• **Passage shown**
Gorey also had lots of peeves. He hated brussels sprouts, false sentiment, minimal art, overcommitment to work, being solicited for blurbs, the music of Andrew Lloyd Webber, the works of the Marquis de Sade (“absolutely paralyzing prose”), churchgoing, Nixon and Agnew, right-wingers, discussions about his own work, prattling and didactic fools, and all Al Pacino movies.

This list goes on and on listing various likes and dislikes, but I feel I should mention that it also describes me, my father-in-law and my third grade teacher, though she may have liked Pacino.

Don’t even ask me about the tangent Theroux took describing W.H. Auden’s life as it compared to Gorey’s because having reread the section three times, it makes no sense to me. Theroux says they had a lot in common but I’ll be damned if the text he writes would lead anyone to that conclusion. They were both men who liked cats and liked being alone and the rest of the comparisons seem quite forced, and what they had in common hardly warranted several pages in this book.

• **Extracted information**
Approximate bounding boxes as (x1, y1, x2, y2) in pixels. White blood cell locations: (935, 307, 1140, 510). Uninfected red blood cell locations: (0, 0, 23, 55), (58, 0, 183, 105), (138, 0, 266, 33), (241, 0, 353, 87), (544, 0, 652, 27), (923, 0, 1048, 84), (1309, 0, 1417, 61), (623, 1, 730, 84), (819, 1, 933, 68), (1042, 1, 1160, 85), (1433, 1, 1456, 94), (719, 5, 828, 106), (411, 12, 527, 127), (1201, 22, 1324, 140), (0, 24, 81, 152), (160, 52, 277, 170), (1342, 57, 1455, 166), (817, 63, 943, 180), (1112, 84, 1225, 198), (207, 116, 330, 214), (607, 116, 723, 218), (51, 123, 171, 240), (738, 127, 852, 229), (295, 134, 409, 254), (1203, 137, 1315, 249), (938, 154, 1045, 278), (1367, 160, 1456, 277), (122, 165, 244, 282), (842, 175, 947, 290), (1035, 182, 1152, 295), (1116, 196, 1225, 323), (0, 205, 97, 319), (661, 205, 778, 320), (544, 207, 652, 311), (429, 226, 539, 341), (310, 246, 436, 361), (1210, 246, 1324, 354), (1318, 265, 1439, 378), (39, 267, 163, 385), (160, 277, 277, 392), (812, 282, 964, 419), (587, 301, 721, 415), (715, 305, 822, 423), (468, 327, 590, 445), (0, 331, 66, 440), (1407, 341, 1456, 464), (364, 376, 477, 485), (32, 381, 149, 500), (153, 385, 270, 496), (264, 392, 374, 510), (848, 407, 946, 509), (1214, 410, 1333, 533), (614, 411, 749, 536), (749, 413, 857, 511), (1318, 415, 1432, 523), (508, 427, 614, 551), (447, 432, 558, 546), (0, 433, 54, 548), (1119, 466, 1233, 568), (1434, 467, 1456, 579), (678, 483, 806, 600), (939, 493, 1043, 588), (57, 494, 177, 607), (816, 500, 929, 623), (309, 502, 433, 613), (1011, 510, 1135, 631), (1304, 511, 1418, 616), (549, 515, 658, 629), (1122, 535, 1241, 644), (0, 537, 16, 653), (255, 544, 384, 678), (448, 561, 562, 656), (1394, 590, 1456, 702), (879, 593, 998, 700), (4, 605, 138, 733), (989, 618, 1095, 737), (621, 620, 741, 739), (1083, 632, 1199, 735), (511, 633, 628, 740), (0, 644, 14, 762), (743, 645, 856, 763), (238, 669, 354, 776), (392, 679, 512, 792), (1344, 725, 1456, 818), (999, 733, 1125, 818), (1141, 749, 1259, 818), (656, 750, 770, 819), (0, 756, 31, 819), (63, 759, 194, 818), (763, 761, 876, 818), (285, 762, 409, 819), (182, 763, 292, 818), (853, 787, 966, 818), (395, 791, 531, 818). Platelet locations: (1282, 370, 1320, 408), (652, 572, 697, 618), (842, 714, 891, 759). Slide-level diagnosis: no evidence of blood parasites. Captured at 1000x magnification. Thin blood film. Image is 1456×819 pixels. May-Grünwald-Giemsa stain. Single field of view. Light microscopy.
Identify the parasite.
* * *
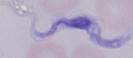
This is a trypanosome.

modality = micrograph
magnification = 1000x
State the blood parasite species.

• **Required tasks**
- A) In the Gorey passage, rewrite the part that opens with the words containing "This list goes" and closes with "in this book.", changing "cats" to "dogs".
- B) Write the next part of the passage about Gorey, picking up right after its last sentence.

• **Expected answers**
- A)
This list goes on and on listing various likes and dislikes, but I feel I should mention that it also describes me, my father-in-law and my third grade teacher, though she may have liked Pacino.

Don’t even ask me about the tangent Theroux took describing W.H. Auden’s life as it compared to Gorey’s because having reread the section three times, it makes no sense to me. Theroux says they had a lot in common but I’ll be damned if the text he writes would lead anyone to that conclusion. They were both men who liked dogs and liked being alone and the rest of the comparisons seem quite forced, and what they had in common hardly warranted several pages in this book.

- B)
But the best reason to detest this book is that it is not really about Edward Gorey. This book is about how Alexander Theroux interacted with and interpreted Edward Gorey as he pertains to the mind of Alexander Theroux. If one picked up this book knowing nothing about Gorey or Theroux, one would walk away from reading knowing about as much about Alexander as Edward. For example, I know much of Theroux’s political leanings and his opinion about Columbine (an erroneous opinion, too, since he thinks Klebold and Harris were sensitive boys bullied into mass murder). Clearly, that’s a problem. And what one learns about Theroux is not particularly endearing. Discussing Gorey’s natural introversion:

Above all, he enjoyed being alone, something dim, unoriginal, lazy and uncreative people pathetically often have not a clue about.

Note this not a quote from Gorey. It’s Theroux sharing his uncharitable opinions of mankind. That’s right extroverts! You can suck it.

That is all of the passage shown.